Lay out every line of the items below as a numbered list, dropping the blank lines.

▶ [RECORDED DATA]
○ ○ ○ ○

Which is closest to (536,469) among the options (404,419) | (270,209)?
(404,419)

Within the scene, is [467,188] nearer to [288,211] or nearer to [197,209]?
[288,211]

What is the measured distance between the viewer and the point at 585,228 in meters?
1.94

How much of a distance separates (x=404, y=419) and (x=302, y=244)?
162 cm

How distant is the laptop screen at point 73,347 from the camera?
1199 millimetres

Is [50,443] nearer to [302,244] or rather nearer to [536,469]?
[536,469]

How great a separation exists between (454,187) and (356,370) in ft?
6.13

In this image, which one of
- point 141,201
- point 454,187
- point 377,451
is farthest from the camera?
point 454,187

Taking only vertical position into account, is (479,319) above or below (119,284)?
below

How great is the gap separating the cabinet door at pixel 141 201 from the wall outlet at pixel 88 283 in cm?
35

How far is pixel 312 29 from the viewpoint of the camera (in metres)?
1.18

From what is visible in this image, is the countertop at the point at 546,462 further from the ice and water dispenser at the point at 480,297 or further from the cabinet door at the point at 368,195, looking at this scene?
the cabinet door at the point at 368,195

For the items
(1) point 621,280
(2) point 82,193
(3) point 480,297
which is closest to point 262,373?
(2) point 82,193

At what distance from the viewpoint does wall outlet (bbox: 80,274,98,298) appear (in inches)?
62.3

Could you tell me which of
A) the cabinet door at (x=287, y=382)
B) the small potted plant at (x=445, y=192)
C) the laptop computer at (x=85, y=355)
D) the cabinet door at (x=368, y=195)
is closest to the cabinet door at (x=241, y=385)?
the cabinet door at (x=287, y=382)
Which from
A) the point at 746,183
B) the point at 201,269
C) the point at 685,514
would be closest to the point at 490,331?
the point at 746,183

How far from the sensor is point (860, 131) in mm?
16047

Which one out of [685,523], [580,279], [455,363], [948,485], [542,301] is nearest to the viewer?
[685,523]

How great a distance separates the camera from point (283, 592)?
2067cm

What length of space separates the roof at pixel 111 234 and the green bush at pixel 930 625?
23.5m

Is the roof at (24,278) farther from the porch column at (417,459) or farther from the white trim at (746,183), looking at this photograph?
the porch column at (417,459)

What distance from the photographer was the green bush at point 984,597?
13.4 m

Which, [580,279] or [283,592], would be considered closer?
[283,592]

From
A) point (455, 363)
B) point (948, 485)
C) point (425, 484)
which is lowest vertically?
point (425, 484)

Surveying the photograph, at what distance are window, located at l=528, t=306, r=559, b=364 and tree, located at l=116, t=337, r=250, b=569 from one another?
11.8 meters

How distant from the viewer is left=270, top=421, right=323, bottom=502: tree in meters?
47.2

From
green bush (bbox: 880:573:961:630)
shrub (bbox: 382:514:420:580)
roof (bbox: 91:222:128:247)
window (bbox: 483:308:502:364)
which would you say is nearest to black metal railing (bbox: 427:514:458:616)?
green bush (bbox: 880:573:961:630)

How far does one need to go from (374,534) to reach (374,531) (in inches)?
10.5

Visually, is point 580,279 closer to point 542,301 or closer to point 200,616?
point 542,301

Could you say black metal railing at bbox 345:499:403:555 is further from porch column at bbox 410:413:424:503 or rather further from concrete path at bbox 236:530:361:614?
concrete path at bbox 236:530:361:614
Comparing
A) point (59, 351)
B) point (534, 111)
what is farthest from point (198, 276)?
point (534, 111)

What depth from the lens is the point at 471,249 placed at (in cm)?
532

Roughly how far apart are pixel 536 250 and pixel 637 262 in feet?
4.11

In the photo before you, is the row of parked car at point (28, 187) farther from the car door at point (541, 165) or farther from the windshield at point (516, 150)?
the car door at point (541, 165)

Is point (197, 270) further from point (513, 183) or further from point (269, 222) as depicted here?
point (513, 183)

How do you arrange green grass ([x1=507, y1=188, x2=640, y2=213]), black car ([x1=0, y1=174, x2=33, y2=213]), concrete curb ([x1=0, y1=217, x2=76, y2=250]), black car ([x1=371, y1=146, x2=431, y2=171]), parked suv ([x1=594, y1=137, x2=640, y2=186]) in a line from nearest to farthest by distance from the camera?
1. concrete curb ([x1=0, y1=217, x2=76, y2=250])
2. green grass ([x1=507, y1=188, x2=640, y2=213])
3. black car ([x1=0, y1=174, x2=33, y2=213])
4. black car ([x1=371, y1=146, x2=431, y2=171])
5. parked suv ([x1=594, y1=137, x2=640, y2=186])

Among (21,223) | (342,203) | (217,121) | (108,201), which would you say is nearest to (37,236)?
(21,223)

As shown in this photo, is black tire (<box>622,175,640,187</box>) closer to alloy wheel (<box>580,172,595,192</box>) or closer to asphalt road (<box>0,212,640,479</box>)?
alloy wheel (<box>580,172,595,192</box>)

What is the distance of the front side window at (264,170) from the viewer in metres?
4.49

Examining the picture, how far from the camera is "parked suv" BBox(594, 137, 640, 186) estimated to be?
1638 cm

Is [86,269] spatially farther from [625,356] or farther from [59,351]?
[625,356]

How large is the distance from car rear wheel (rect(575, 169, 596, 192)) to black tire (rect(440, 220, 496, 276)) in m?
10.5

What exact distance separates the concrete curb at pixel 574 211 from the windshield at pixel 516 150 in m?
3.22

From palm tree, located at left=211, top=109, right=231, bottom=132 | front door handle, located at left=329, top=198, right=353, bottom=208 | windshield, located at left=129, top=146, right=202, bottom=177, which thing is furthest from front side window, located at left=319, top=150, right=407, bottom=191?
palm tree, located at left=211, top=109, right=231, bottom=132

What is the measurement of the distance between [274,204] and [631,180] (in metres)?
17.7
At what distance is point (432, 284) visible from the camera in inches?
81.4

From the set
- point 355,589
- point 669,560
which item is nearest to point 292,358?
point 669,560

○ ○ ○ ○

▶ [OUTPUT FOR THIS TASK]
1. Which is closest to (536,469) among the options (404,419) | (270,209)?
2. (404,419)
3. Within the scene, is [467,188] nearer to [288,211] or nearer to [197,209]?
4. [288,211]
5. What is the measured distance between the viewer and the point at 585,228 in meters?
6. 1.94
7. How much of a distance separates (x=404, y=419) and (x=302, y=244)?
8. 162 cm
9. How distant is the laptop screen at point 73,347 from the camera?
10. 1199 millimetres
11. Is [50,443] nearer to [302,244] or rather nearer to [536,469]?
12. [536,469]
13. How great a separation exists between (454,187) and (356,370) in ft?
14. 6.13
15. In this image, which one of
16. - point 141,201
17. - point 454,187
18. - point 377,451
19. is farthest from the camera?
20. point 454,187
21. Taking only vertical position into account, is (479,319) above or below (119,284)?
22. below
23. How great is the gap separating the cabinet door at pixel 141 201 from the wall outlet at pixel 88 283 in cm?
24. 35
25. How far is pixel 312 29 from the viewpoint of the camera (in metres)?
26. 1.18
27. From what is visible in this image, is the countertop at the point at 546,462 further from the ice and water dispenser at the point at 480,297 or further from the cabinet door at the point at 368,195, looking at this scene?
28. the cabinet door at the point at 368,195
29. For the items
30. (1) point 621,280
31. (2) point 82,193
32. (3) point 480,297
33. which is closest to point 262,373?
34. (2) point 82,193
35. At what distance from the viewpoint does wall outlet (bbox: 80,274,98,298) appear (in inches)?
36. 62.3
37. Could you tell me which of
38. A) the cabinet door at (x=287, y=382)
39. B) the small potted plant at (x=445, y=192)
40. C) the laptop computer at (x=85, y=355)
41. D) the cabinet door at (x=368, y=195)
42. is closest to the cabinet door at (x=241, y=385)?
43. the cabinet door at (x=287, y=382)
44. Which from
45. A) the point at 746,183
46. B) the point at 201,269
47. C) the point at 685,514
48. would be closest to the point at 490,331?
49. the point at 746,183
50. How far from the sensor is point (860, 131) in mm?
51. 16047
52. Which one out of [685,523], [580,279], [455,363], [948,485], [542,301] is nearest to the viewer?
53. [685,523]
54. How great a distance separates the camera from point (283, 592)?
55. 2067cm
56. What length of space separates the roof at pixel 111 234 and the green bush at pixel 930 625?
57. 23.5m
58. Is the roof at (24,278) farther from the porch column at (417,459) or farther from the white trim at (746,183), looking at this photograph?
59. the porch column at (417,459)
60. What distance from the photographer was the green bush at point 984,597?
61. 13.4 m
62. Which, [580,279] or [283,592], would be considered closer?
63. [283,592]
64. From
65. A) point (455, 363)
66. B) point (948, 485)
67. C) point (425, 484)
68. which is lowest vertically?
69. point (425, 484)
70. Surveying the photograph, at what distance are window, located at l=528, t=306, r=559, b=364 and tree, located at l=116, t=337, r=250, b=569 from one another?
71. 11.8 meters
72. How distant from the viewer is left=270, top=421, right=323, bottom=502: tree in meters?
73. 47.2
74. From
75. green bush (bbox: 880:573:961:630)
76. shrub (bbox: 382:514:420:580)
77. roof (bbox: 91:222:128:247)
78. window (bbox: 483:308:502:364)
79. which would you say is nearest to black metal railing (bbox: 427:514:458:616)?
80. green bush (bbox: 880:573:961:630)
81. How far does one need to go from (374,534) to reach (374,531) (in inches)?
82. 10.5
83. Visually, is point 580,279 closer to point 542,301 or closer to point 200,616?
84. point 542,301
85. Could you say black metal railing at bbox 345:499:403:555 is further from porch column at bbox 410:413:424:503 or rather further from concrete path at bbox 236:530:361:614?
86. concrete path at bbox 236:530:361:614
87. Comparing
88. A) point (59, 351)
89. B) point (534, 111)
90. what is farthest from point (198, 276)?
91. point (534, 111)
92. What depth from the lens is the point at 471,249 placed at (in cm)?
93. 532
94. Roughly how far apart are pixel 536 250 and pixel 637 262 in feet?
95. 4.11
96. In the photo before you, is the row of parked car at point (28, 187) farther from the car door at point (541, 165) or farther from the windshield at point (516, 150)?
97. the car door at point (541, 165)
98. Is point (197, 270) further from point (513, 183) or further from point (269, 222) as depicted here?
99. point (513, 183)
100. How do you arrange green grass ([x1=507, y1=188, x2=640, y2=213]), black car ([x1=0, y1=174, x2=33, y2=213]), concrete curb ([x1=0, y1=217, x2=76, y2=250]), black car ([x1=371, y1=146, x2=431, y2=171]), parked suv ([x1=594, y1=137, x2=640, y2=186]) in a line from nearest to farthest by distance from the camera?
101. 1. concrete curb ([x1=0, y1=217, x2=76, y2=250])
102. 2. green grass ([x1=507, y1=188, x2=640, y2=213])
103. 3. black car ([x1=0, y1=174, x2=33, y2=213])
104. 4. black car ([x1=371, y1=146, x2=431, y2=171])
105. 5. parked suv ([x1=594, y1=137, x2=640, y2=186])
106. Among (21,223) | (342,203) | (217,121) | (108,201), which would you say is nearest to (37,236)?
107. (21,223)
108. As shown in this photo, is black tire (<box>622,175,640,187</box>) closer to alloy wheel (<box>580,172,595,192</box>) or closer to asphalt road (<box>0,212,640,479</box>)?
109. alloy wheel (<box>580,172,595,192</box>)
110. What is the distance of the front side window at (264,170) from the viewer in metres?
111. 4.49
112. Examining the picture, how far from the camera is "parked suv" BBox(594, 137, 640, 186) estimated to be?
113. 1638 cm
114. Is [86,269] spatially farther from [625,356] or farther from [59,351]?
115. [625,356]
116. How large is the distance from car rear wheel (rect(575, 169, 596, 192)) to black tire (rect(440, 220, 496, 276)) in m?
117. 10.5
118. What exact distance separates the concrete curb at pixel 574 211 from the windshield at pixel 516 150 in m?
119. 3.22
120. From palm tree, located at left=211, top=109, right=231, bottom=132 | front door handle, located at left=329, top=198, right=353, bottom=208 | windshield, located at left=129, top=146, right=202, bottom=177, which thing is furthest from front side window, located at left=319, top=150, right=407, bottom=191?
121. palm tree, located at left=211, top=109, right=231, bottom=132
122. What is the measurement of the distance between [274,204] and [631,180] (in metres)?
123. 17.7
124. At what distance is point (432, 284) visible from the camera in inches?
125. 81.4
126. From the set
127. - point 355,589
128. - point 669,560
129. which item is nearest to point 292,358?
130. point 669,560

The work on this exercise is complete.